--- Travail demandé ---
Relevez toutes les banques désignées par leur nom dans l'extrait choisi ci-dessous, consacré aux résultats bancaires.

::: Extrait choisi :::

Le contraste est frappant. A la présentation de leurs résultats mardi, l’action UBS poursuivait son envol. Celle de Deutsche Bank baissait de 3% après de vastes provisions pour risques juridiques. Et Barclays plongeait de plus de 6% en raison d’une augmentation de capital de plus de 8 milliards de francs. Les banques suisses font-elles la course en tête? Le rachat du fonds de stabilité corrobore l’image d’une fin de crise, voire d’une renaissance de l’exception suisse. L’afflux de capitaux, notamment des très grandes fortunes, apporte de l’eau au moulin de Sergio Ermotti. L’épargnant n’est pas insensible aux arguments de la banque la mieux capitalisée au monde.

Avec un ratio de fonds propres selon Bâle III de 10%, la première banque allemande est encore loin des 11,2% d’UBS. Sur ce plan, Barclays est larguée. Il lui manque 18 milliards de francs pour satisfaire ces exigences.

La plupart des banques européennes restaurent leur bilan, souvent pénalisé par leurs liens avec des gouvernements surendettés. A l’inverse, les investisseurs spéculent sur un prochain relèvement du dividende d’UBS. Le signal est clair.

::: Données étudiées :::

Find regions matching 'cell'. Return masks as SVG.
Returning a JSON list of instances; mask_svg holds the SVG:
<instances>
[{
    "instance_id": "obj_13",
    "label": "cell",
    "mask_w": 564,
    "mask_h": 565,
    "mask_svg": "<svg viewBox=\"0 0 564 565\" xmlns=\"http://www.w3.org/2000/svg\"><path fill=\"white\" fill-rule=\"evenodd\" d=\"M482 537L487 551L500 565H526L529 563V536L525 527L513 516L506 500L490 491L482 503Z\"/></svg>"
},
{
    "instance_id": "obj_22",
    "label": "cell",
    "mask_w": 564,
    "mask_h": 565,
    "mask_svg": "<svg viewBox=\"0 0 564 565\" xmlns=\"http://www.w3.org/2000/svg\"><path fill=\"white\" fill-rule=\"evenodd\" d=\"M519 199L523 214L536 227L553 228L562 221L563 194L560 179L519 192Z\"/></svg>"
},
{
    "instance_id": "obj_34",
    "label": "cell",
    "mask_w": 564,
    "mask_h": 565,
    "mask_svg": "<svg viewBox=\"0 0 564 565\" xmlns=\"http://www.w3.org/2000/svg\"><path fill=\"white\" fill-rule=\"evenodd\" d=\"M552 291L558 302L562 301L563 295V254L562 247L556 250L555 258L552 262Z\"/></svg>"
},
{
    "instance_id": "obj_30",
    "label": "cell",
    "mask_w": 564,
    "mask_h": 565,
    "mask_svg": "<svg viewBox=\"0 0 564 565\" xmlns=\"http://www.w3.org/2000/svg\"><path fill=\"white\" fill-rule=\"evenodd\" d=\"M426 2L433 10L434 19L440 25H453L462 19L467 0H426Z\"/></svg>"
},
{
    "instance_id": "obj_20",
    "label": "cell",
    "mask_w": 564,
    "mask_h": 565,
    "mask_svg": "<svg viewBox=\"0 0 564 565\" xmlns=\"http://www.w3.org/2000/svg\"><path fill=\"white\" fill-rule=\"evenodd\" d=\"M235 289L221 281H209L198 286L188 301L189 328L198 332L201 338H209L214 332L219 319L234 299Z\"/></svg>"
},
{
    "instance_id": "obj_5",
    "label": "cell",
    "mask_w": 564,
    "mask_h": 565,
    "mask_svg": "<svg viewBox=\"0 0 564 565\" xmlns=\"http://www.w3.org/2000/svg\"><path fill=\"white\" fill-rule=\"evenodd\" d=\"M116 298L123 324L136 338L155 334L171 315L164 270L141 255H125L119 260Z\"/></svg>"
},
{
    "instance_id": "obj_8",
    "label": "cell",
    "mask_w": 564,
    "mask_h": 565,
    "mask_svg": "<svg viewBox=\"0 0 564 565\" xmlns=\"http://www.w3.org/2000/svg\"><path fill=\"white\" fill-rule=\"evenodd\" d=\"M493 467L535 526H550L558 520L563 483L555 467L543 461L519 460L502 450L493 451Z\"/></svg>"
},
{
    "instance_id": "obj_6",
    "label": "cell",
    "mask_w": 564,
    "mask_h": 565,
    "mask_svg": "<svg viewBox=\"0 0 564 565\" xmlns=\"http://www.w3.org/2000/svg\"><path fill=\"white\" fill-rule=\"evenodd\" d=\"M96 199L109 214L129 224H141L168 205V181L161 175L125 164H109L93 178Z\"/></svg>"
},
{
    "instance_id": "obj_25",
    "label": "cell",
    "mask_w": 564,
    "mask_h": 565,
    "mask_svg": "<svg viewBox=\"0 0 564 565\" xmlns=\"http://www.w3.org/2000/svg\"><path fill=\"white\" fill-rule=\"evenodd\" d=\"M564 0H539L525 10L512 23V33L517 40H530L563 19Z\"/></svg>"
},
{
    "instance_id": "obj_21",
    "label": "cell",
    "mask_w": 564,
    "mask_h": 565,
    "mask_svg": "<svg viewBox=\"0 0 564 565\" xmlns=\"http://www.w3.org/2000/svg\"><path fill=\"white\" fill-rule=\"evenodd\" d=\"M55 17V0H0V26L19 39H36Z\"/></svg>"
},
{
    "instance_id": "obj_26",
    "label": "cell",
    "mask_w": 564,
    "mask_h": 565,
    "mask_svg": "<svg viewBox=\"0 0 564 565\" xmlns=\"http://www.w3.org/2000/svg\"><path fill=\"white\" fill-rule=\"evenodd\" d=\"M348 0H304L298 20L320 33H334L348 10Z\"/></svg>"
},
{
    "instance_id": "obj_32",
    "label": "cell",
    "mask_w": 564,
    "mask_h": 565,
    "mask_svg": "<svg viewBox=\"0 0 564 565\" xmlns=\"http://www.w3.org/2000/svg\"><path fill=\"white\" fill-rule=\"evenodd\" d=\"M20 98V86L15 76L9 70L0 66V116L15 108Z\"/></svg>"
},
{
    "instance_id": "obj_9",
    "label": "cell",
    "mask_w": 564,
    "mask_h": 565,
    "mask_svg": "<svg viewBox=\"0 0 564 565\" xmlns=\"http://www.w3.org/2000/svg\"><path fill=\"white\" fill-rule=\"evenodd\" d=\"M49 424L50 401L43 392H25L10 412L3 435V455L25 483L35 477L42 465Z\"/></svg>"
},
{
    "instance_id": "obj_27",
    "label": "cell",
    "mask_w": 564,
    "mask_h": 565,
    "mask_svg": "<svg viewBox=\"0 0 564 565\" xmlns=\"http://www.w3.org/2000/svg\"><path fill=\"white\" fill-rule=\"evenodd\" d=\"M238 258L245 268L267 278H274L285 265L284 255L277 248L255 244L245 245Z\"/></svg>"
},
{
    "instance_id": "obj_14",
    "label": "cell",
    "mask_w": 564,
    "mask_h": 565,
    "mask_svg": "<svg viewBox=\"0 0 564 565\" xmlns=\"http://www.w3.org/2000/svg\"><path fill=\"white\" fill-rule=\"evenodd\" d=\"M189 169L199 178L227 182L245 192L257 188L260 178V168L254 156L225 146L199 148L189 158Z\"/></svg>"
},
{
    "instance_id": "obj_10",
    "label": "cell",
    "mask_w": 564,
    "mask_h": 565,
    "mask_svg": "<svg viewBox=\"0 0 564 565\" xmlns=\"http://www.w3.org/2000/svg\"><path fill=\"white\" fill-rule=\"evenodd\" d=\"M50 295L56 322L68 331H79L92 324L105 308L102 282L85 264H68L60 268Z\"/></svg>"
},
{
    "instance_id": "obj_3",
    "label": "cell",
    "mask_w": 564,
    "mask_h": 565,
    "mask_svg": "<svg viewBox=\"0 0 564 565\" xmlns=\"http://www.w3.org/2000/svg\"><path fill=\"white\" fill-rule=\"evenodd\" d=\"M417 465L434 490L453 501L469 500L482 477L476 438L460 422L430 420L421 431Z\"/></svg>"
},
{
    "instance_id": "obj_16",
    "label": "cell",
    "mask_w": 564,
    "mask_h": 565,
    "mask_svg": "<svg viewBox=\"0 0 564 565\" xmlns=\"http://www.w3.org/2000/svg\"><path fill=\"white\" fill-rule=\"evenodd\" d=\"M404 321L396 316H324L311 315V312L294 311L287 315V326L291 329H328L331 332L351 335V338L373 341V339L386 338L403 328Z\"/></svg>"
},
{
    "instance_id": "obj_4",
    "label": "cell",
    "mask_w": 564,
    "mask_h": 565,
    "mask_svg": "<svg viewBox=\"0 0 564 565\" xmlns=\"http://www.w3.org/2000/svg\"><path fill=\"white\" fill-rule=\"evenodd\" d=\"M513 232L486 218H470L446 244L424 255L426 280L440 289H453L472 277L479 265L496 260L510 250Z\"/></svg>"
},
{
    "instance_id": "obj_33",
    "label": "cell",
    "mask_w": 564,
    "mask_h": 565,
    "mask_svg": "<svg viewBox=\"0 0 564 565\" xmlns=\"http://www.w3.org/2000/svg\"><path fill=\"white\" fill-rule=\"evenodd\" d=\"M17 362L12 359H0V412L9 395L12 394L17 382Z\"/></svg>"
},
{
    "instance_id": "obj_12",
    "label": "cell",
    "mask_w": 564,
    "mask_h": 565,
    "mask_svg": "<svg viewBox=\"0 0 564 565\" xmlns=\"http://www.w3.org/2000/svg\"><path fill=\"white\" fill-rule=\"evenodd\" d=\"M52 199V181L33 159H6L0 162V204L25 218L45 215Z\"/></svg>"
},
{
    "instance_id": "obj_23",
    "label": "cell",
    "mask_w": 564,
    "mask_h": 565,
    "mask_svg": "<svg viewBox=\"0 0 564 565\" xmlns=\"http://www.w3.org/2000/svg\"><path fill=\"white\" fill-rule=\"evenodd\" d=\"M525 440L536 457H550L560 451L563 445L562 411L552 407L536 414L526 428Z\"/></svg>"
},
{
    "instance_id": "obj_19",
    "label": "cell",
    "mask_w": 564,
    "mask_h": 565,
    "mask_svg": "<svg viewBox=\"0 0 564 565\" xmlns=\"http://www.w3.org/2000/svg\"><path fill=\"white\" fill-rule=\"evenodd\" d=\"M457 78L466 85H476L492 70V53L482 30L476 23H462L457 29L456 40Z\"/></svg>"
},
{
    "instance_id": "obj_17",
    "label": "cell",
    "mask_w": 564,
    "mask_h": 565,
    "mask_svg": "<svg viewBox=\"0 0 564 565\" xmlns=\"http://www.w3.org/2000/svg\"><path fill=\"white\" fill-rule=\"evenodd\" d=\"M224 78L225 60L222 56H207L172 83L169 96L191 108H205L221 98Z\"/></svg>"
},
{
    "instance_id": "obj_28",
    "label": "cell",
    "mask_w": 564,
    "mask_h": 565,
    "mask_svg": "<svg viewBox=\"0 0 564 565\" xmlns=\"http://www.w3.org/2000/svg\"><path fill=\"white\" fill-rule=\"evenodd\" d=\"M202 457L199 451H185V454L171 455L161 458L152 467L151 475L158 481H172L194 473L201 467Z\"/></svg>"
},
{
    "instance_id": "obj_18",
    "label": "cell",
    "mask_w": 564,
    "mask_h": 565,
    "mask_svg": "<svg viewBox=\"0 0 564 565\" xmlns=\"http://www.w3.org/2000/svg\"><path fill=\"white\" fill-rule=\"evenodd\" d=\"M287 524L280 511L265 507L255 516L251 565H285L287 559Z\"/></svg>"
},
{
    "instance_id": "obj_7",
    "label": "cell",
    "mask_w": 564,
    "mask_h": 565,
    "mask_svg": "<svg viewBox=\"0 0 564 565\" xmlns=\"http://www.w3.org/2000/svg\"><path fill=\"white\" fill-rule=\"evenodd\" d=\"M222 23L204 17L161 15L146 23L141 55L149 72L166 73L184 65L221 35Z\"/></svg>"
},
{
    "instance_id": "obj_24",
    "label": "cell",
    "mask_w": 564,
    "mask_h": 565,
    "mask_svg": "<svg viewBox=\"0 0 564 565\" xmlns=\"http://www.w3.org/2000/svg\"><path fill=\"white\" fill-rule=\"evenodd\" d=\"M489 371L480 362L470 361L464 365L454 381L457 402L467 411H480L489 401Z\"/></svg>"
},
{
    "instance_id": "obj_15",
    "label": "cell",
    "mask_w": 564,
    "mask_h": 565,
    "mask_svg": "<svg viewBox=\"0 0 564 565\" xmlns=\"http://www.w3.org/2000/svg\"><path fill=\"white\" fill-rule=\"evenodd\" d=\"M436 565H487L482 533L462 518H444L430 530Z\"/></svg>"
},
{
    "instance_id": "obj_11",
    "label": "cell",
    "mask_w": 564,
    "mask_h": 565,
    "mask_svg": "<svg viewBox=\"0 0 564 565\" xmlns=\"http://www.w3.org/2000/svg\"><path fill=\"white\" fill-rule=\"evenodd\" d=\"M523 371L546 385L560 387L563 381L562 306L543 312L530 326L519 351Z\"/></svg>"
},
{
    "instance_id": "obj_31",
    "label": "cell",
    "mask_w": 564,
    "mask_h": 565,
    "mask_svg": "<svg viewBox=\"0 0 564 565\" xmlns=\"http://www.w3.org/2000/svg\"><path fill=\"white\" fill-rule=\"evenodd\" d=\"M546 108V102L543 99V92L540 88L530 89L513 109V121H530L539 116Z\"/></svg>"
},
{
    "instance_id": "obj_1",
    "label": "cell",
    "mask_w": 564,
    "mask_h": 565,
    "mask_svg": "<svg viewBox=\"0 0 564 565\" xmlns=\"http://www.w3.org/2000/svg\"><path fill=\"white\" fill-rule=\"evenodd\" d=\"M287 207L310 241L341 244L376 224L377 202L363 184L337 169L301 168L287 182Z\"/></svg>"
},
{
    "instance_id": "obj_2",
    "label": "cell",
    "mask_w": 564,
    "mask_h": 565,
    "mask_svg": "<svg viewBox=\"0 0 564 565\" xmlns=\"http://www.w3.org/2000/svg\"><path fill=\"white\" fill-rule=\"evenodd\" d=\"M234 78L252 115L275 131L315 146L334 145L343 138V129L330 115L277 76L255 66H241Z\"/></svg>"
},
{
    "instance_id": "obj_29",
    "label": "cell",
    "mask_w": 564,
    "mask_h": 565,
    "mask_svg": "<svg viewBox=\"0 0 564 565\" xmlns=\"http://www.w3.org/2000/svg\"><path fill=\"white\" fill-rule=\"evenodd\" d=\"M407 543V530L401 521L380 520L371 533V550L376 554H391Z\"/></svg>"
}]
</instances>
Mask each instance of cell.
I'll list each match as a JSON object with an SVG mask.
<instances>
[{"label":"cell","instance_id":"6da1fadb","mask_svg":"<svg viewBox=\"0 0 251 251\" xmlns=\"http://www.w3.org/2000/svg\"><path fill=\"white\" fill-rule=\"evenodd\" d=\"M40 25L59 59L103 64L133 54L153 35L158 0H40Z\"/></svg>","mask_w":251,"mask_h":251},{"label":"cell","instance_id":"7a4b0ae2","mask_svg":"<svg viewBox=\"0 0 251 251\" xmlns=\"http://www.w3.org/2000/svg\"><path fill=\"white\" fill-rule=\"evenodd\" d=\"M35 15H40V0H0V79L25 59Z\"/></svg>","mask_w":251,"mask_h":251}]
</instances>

:::

--- Corrigé ---
UBS, Deutsche Bank, Barclays